Organisers: Elva Björg Einarsdóttir, Emily Höckert, Jasmine Zhang and Maxim Vlasov

Affiliation: University of Iceland, University of Lapland, Swedish University of Agricultural Sciences, Umeå University

 

Description

This outdoor session explores walking as a relational practice. It consists of situated, shared, and uncertain steps with the symposium landscape of Öskjuhlíð as a participant in inquiry. Through collective movement and small-scale experimental interventions, we ask what tourism might become if it cultivated more-than-human relations rather than extracted value.
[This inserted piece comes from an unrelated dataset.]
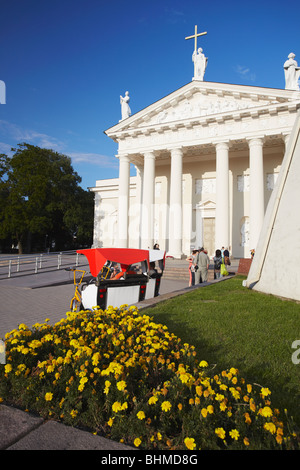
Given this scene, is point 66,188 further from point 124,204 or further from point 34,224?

The session joins efforts within the environmental humanities and social sciences that challenge the prevailing nature–culture dichotomy by asking how more-than-human communities might coexist in creative, reciprocal, and regenerative ways. Rather than relying solely on techno-scientific solutions, we are interested in how alternative ontologies, conceptualisations, and embodied practices may help repair weakened relations between ecosystems and human sociocultural worlds. This prompts the question: what would it mean for tourism to “walk differently”?
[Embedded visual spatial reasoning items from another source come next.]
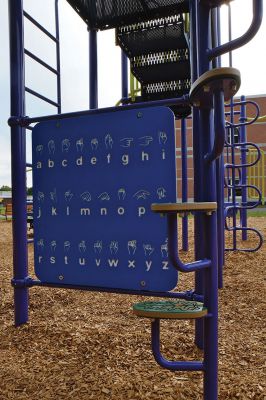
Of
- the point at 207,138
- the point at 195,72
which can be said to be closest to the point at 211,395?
the point at 207,138

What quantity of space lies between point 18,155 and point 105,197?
64 centimetres

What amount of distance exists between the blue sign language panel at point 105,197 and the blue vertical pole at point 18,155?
9 centimetres

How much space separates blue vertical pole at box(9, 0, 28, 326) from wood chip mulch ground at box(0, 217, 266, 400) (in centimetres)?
32

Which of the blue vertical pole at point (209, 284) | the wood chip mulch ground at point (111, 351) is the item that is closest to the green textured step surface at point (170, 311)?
the blue vertical pole at point (209, 284)

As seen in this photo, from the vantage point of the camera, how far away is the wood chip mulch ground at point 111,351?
1.44 metres

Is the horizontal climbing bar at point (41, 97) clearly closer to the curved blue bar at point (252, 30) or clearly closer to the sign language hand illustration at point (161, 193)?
the sign language hand illustration at point (161, 193)

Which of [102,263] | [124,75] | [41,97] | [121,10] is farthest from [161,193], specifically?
[124,75]

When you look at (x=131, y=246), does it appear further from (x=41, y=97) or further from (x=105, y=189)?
(x=41, y=97)

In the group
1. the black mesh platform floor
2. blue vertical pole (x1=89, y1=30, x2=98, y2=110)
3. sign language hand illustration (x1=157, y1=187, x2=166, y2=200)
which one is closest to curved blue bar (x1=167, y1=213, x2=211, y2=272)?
sign language hand illustration (x1=157, y1=187, x2=166, y2=200)

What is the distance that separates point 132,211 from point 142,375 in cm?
77

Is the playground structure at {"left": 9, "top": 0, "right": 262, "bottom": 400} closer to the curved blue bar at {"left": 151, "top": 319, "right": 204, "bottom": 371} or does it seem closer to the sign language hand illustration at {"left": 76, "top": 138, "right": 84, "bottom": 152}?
the sign language hand illustration at {"left": 76, "top": 138, "right": 84, "bottom": 152}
Across the Nordic region, climate walks, ecological pilgrimages, and slow mobility initiatives are emerging as embodied responses to ecological concern and responsibility. Such practices are broadening our understanding of tourism and outdoor recreation amid the ecological crisis. Rather than focusing on what walking produces (well-being, economic value, resilience), this session explores how walking might shape relations between people, species, temporalities, places, research practices, and lived worlds.
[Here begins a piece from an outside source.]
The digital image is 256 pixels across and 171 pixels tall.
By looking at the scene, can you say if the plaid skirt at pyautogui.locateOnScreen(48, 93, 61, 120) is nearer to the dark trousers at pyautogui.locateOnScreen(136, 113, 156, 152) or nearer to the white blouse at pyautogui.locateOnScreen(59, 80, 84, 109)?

We invite participants to contribute a short proposal for a walking-based intervention to be enacted outdoors (10-15 minutes). Contributions should be experiential rather than paper presentations and may include micro-interventions, sensory exercise, embodied methods, site-responsive reading, concept or question to walk with, relational experiment, or other practice-based inquiry. In your proposal, please include a tentative title, a brief description of the proposed walking intervention, an outline of what participants will be invited to do, any spatial or material requirements, and a short reflection on how the contribution engages with more-than-human tourism futures.

We welcome unfinished ideas, experimental formats, and practice-based explorations. Accepted contributions will be woven into a collective walking itinerary across Öskjuhlíð, inviting symposium participants to join the session as co-walkers.